21,754 is also significantly less than the average of 331,000 acre-feet the LADWP has historically exported from Inyo and Mono Counties to Los Angeles.
The LADWP suspended its water exports from April to September of 2015. The amount of water in the Aqueduct will remain at zero for October, November, and December, according to the new Operations Plan. The LADWP will deliver the final roughly 10,000 acre-feet to Los Angeles during January, February, and March of 2016.
The LADWP plans to pump 60,675 to 75,285 acre-feet of groundwater over the full runoff year. “Why the range was so wide was our main question at the Standing Committee meeting yesterday [Monday, Nov. 2],” said Inyo County Water Department Director Bob Harrington. “The LADWP said well, besides being pretty uncertain about the runoff forecast, there’s a lot of uncertainty about how the El Niño will shape up.”
The LADWP also plans to divert about 133,389 acre-feet in water for Owens Valley uses during the 2015 runoff year. This represents an increase of about 12,189 acre-feet over the LADWP’s original projection.
Between ramping down the water used for dust mitigation on Owens Lake early last spring, and delaying the ramp up of water to the lake this fall, the LADWP saved about 10,000 acre-feet that will now go toward irrigation, according to Harrington. The LADWP previously estimated it would allocate 23,129 acre-feet to irrigation; now it will allocate 39,629 acre-feet. “Normally they would irrigate about 49,000,” Harrington said. “Given the runoff conditions, a 20 percent reduction in irrigation seems pretty livable, so that was good news.”
Clark resigns from NIH Board
Dr. D. Scott Clark submitted his letter of resignation as a member of the Northern Inyo Hospital Board of Directors on Thursday, Nov. 5. His term would have expired in November 2016.

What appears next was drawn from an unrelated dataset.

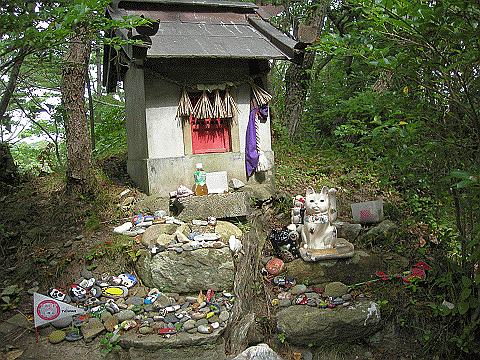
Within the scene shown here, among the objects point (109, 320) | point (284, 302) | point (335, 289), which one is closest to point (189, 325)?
point (109, 320)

NIH interim-Chief Executive Officer Kevin Flanigan said that once a board member has submitted their resignation letter, the board has a number of days before it is required to post the opening and start accepting selections to fill the seat. Flanigan said there is no business for the board between now and the required date to fly the opening. Flanigan did not say whether the resignation was effective immediately or whether Clark will keep his private practice open. He also did not know the reason for Clark’s departure. Clark was unavailable for comment.

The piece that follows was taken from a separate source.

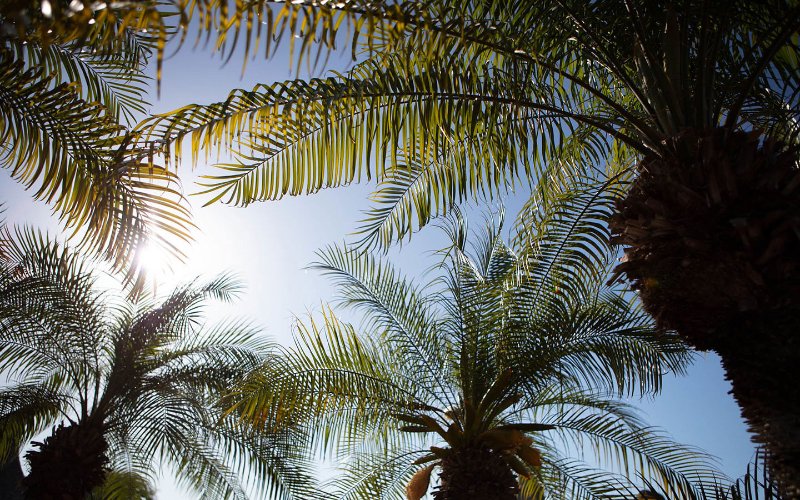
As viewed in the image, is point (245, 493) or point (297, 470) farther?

“He has been a giant in delivering health care to Inyo County for decades,” Flanigan told The Sheet. “He has galiantly served as surgeon, board member and member of the community.”
Leslie Chapman takes over as Mono County CAO
The Mono County Board of Supervisors announced at its regular meeting on Tuesday that Leslie Chapman, the county’s Finance Director, has been appointed to the County Administrative Officer position effective, November 4.

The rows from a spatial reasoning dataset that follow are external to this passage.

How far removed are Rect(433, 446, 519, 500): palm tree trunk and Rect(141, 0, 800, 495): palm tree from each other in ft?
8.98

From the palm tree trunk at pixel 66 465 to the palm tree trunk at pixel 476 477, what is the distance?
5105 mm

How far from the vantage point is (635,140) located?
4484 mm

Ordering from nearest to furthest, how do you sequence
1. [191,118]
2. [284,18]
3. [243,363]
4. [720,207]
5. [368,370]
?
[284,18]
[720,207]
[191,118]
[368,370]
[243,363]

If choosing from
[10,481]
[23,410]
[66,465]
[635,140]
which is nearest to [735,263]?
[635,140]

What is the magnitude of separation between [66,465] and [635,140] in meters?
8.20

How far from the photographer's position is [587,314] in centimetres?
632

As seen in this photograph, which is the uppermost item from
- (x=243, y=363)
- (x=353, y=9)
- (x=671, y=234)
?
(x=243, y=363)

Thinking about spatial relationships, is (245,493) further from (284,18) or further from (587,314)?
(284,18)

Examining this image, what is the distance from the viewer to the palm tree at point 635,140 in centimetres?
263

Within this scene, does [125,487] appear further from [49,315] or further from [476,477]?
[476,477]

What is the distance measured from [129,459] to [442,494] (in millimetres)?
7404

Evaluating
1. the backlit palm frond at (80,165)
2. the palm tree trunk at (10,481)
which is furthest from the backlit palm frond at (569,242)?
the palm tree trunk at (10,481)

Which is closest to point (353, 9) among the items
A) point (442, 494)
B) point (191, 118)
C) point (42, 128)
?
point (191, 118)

“Leslie Chapman … was selected out of a field of over 20 [national] applicants,” said Board Chair Tim Fesko, “Ms. Chapman has demonstrated her dedication to Mono County and her leadership skills as Finance Director during challenging economic times. We look forward to working with her as CAO, a role in which she will be able to lead us toward the best Mono County imaginable.”
The CAO oversees day-to-day county operations, formulates short and long-range plans and budgets, coordinates work of department heads, interprets Board policies, represents the Board in the County’s intergovernmental relations, and performs other general administrative duties for the Board. Chapman served as Inyo County’s elected Auditor-Controller for 10 years before joining Mono County’s management team two years ago. Chapman takes over the CAO position from Public Health Director Lynda Salcido, who has served as the county’s interim CAO since May.
“Today is a new beginning for Mono County,” said Fesko. “Please join me in welcoming Leslie as Mono County’s newest CAO, and in thanking Lynda for her service these past few months.”